Publication Date : 21-03-2013
Is it just a simple greeting of "zdra-stvu-eetee (hello), Moscow" or really a veiled warning of "watch out, Washington"?
Tomorrow, Xi Jinping will begin his first overseas trip as China's President, visiting first Russia and then Africa.
For some, his choice of destination is not striking given that his predecessor, Hu Jintao, also made his first overseas trip to Russia in May 2003, after succeeding Jiang Zemin.
But others see deeper meaning in it, given the tension between China and the United States over the latter's efforts to heighten its influence in the Asia-Pacific.
His pick of Russia as his first stop has thus sparked talk that Beijing is seeking to launch its own "pivot to Moscow", against the US' pivot to the Asia-Pacific.
Wrote Russian political scientist Sergei Karaganov: "China views Russia as its strategic rear - and perhaps a base - in its escalating rivalry with the US (though not yet as an ally)".
Singapore-based analyst Li Mingjiang said Xi's trip to Russia shows that China wants to maintain and enhance its strategic ties with Russia and that it "regards Moscow as a very useful partner in global power politics".
However, others warn against over-reading Xi's visit to Moscow as a primarily anti-US move.
First, it is a logical decision for Xi to make Russia his first stop, given that he visited the US recently. In February last year, as vice-president and the presumptive successor to Hu, he made a high-profile trip to several US cities, including the capital.
At the national legislature's annual session last week, Xi, 60, became the new President.
Said Peking University analyst Wang Dong: "I won't read too much into it or interpret it as crude as a balance-of-power game since there is simply much diplomatic common sense here."
Agreeing, retired American diplomat Don Keyser pointed out that China will be hosting a string of top US officials in the coming weeks, starting with Treasury Secretary Jacob Lew, on a two-day trip from Tuesday. Soon to follow is Secretary of State John Kerry, likely next month. "There is little reason to anticipate major departures from established policies, relationships and rhetoric," said Keyser.

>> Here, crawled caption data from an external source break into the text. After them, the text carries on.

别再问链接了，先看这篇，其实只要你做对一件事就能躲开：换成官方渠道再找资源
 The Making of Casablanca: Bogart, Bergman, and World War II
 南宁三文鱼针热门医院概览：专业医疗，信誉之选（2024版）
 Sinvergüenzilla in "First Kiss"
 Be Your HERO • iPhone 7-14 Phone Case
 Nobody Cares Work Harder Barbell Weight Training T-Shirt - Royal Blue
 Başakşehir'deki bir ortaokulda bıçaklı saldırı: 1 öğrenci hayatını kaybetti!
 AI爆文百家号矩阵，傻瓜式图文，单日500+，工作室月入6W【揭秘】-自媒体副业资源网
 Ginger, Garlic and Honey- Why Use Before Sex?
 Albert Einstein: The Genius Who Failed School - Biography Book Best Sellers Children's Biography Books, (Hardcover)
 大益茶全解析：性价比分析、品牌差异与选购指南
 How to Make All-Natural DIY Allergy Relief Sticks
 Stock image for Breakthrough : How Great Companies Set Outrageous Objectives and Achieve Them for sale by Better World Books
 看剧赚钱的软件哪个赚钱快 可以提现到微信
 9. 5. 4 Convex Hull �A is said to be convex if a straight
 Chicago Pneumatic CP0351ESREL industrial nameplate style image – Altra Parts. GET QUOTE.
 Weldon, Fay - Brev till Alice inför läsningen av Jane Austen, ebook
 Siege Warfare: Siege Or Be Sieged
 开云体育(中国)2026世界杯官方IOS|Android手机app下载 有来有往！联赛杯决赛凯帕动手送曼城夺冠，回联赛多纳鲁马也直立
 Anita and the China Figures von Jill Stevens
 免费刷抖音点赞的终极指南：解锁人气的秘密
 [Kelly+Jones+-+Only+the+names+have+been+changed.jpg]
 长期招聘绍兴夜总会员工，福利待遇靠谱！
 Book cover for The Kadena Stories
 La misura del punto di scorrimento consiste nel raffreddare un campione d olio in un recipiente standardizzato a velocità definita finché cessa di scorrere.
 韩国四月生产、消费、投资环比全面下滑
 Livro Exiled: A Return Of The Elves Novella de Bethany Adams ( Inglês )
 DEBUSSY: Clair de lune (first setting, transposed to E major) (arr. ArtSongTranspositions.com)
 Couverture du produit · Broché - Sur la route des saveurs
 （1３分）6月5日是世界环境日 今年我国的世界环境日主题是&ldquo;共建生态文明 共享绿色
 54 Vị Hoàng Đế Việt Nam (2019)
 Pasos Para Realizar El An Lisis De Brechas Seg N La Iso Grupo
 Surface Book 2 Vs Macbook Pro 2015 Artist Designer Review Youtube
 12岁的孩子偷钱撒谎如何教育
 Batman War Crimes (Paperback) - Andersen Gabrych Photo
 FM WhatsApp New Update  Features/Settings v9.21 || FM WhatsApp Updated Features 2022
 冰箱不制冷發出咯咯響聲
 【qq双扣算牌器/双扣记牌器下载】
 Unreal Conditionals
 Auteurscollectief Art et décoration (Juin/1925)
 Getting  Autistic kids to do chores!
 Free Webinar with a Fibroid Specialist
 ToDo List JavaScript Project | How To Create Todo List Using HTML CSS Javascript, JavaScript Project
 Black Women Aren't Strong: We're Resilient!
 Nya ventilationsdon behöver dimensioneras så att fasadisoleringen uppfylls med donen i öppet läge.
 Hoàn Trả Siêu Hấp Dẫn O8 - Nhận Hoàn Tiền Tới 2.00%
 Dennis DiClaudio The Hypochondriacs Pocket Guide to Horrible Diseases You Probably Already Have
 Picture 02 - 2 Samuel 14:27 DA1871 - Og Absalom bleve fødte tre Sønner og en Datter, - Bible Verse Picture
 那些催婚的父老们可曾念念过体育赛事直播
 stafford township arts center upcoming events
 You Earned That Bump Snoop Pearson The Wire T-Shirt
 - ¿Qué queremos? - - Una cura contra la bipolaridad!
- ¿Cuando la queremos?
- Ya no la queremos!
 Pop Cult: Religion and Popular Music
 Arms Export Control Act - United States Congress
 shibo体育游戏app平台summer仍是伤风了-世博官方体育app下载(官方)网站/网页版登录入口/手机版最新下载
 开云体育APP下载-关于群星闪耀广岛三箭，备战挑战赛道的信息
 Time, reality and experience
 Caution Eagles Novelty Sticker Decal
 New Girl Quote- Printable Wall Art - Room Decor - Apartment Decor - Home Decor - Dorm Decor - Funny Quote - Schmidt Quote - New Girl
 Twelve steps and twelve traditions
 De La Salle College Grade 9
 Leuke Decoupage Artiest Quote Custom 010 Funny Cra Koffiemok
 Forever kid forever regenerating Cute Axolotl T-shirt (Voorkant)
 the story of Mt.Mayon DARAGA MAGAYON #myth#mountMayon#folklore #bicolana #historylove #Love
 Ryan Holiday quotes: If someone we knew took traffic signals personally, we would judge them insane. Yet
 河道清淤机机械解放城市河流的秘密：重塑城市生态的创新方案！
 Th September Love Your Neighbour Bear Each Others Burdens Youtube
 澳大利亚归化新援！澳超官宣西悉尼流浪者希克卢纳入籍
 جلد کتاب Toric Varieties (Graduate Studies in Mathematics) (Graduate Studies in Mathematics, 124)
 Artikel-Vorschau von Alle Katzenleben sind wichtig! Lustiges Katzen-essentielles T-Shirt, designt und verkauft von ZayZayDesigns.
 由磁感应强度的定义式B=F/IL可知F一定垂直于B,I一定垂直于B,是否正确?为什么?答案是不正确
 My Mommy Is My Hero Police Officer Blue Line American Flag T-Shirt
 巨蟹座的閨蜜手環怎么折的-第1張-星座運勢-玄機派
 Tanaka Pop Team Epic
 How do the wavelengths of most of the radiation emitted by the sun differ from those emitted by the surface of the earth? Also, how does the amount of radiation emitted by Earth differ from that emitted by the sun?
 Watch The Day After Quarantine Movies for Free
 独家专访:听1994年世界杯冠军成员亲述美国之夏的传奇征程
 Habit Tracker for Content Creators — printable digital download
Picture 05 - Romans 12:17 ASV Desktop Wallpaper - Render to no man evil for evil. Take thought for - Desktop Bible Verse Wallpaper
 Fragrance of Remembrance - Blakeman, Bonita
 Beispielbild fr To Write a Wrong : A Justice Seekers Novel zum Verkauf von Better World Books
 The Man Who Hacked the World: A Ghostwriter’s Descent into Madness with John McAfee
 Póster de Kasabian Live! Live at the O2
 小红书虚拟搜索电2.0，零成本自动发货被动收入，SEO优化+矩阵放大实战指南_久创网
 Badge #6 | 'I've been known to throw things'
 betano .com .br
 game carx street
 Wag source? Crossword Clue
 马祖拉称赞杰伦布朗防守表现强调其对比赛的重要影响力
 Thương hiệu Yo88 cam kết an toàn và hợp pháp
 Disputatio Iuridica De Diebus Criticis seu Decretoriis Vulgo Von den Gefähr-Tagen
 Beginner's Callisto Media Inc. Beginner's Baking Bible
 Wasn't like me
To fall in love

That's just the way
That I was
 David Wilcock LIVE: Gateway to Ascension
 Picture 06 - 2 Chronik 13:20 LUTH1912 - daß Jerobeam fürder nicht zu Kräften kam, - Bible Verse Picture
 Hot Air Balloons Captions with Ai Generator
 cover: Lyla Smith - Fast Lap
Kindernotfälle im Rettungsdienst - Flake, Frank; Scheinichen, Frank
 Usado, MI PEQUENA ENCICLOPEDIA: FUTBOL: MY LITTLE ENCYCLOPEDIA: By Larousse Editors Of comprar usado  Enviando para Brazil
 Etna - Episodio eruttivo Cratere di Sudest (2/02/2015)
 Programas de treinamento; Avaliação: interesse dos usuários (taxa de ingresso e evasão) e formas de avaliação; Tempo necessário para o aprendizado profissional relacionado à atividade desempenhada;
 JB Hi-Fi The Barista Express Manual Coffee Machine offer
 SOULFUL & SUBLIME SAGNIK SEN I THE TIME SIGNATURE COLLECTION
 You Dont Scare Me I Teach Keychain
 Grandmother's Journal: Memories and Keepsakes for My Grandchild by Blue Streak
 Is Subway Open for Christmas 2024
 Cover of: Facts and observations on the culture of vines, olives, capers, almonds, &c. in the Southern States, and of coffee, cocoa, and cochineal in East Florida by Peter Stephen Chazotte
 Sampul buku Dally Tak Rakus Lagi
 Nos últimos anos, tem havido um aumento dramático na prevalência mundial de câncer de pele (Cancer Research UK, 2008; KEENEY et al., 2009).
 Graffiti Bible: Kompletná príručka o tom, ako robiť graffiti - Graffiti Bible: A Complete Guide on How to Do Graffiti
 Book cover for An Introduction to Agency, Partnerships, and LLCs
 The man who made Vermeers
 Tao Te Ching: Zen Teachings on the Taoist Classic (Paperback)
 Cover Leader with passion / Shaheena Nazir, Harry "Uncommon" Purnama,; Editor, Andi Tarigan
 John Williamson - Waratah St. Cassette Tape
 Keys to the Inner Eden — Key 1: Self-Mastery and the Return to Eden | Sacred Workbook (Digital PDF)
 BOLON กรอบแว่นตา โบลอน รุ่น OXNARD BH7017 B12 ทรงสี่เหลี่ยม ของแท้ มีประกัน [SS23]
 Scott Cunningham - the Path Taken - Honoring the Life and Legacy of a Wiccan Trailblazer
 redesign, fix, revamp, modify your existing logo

Also, analysts say, the pursuit of strong ties with Moscow is part of China's desire to form new types of relationships with major powers. Said Professor Wang: "I see this as consistent with the new leadership's efforts to pursue a balanced and prudent foreign policy."
It is especially so when they are each other's biggest neighbours and potential for deeper cooperation exists. Both are part of the Brics bloc and the Shanghai Cooperation Organisation.
After Moscow, Xi will visit Tanzania and Congo, and attend the Fifth Brics Leaders Meeting in South Africa.
Trade and cooperation have grown between Beijing and Moscow of late. They have also acted in tandem on global issues, such as Syria's civil war and North Korea's missile tests.
At a press conference on Sunday, Premier Li Keqiang said Beijing hopes to see its current US$88 billion trade with Russia multiply several times. By comparison, Sino-US trade is about six times larger at US$500 billion.
It may not be easy though.
Despite the warming ties, suspicions linger between China and Russia, former Communist allies which split and even engaged in a brief border conflict in the late 1960s.
For instance, recent news reports indicate that talks over a massive natural gas pipeline from Russia to China have encountered difficulties due to pricing disagreements.
Still, Vice-Foreign Minister Cheng Guoping said at a press briefing yesterday that China is hopeful of striking the gas deal during Xi's trip.
"We will have some outcomes related to energy, investment and major projects of strategic importance. We expect some breakthrough on these pragmatic cooperation fields," he added.